### SOURCE INFORMATION
· · ·

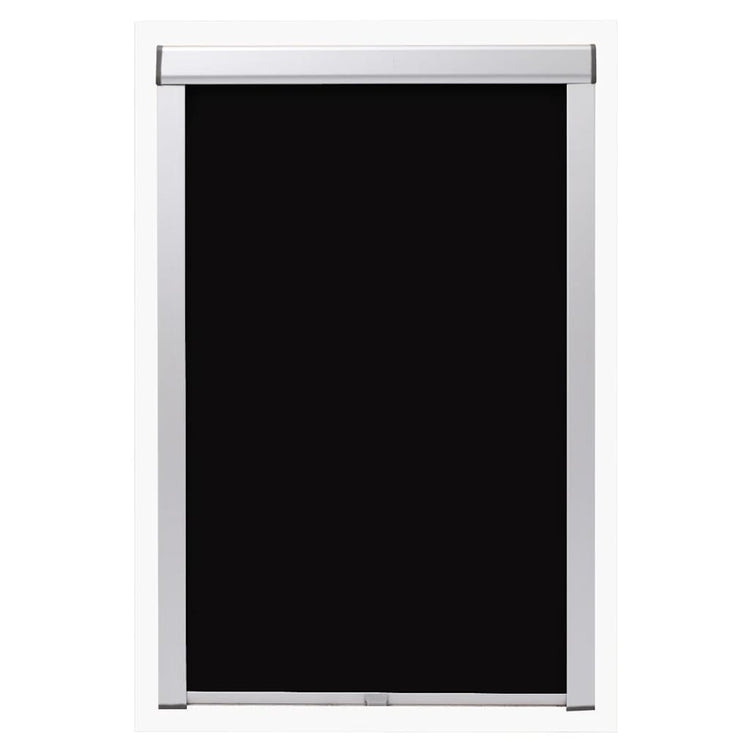 Vidaxl Roller Blind Damming Black SK06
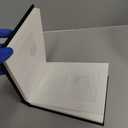 Instax Mini Photo Album Hardcover with 52 Pockets - Extra Wide Writing Space for Fujifilm,Digital Camera,HP Sprocket & KPOP Photo Cards, Kuword Premium Acid-Free Photo Book Gift (Black)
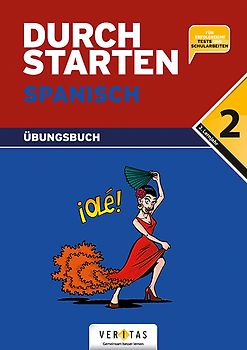 Durchstarten Spanisch 2. Übungsbuch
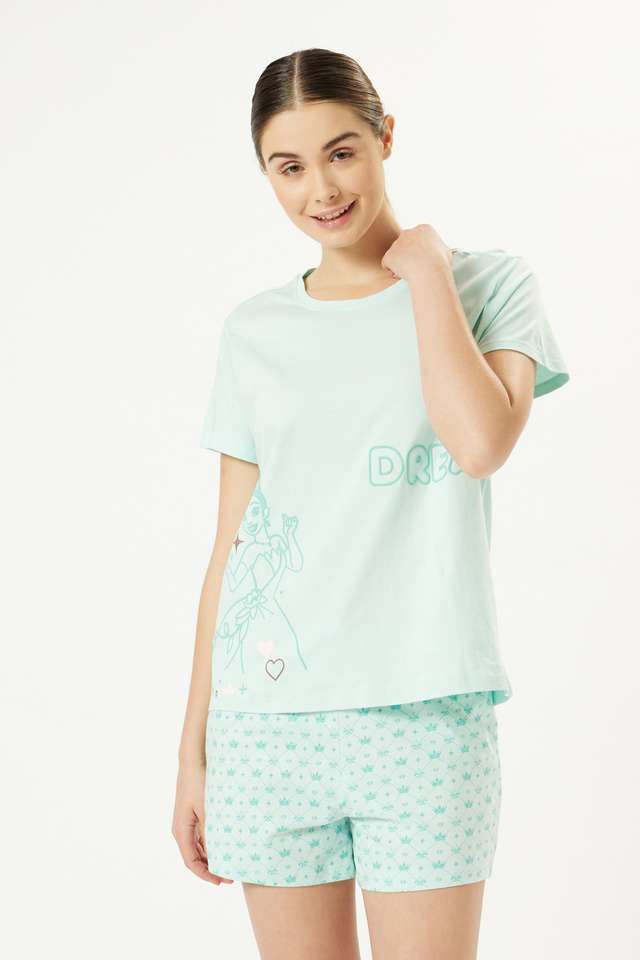 Printed-Cotton-Regular-Fit-Women-s-Top-&-Shorts-Set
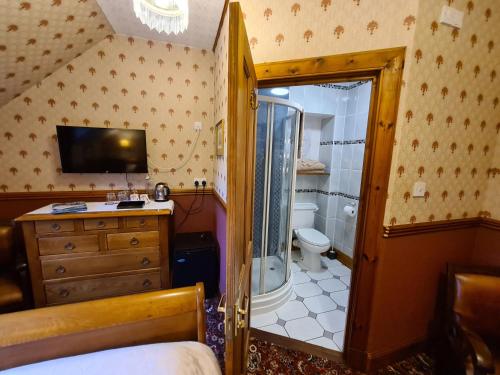 Ванная комната в Bluebell House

· · ·

### PROMPT
Would you copy every entry exactly as it stands, leaving out the pictures?

### RESPONSE AREA
 Vidaxl Roller Blind Damming Black SK06
 Instax Mini Photo Album Hardcover with 52 Pockets - Extra Wide Writing Space for Fujifilm,Digital Camera,HP Sprocket & KPOP Photo Cards, Kuword Premium Acid-Free Photo Book Gift (Black)
 Durchstarten Spanisch 2. Übungsbuch
 Printed-Cotton-Regular-Fit-Women-s-Top-&-Shorts-Set
 Ванная комната в Bluebell House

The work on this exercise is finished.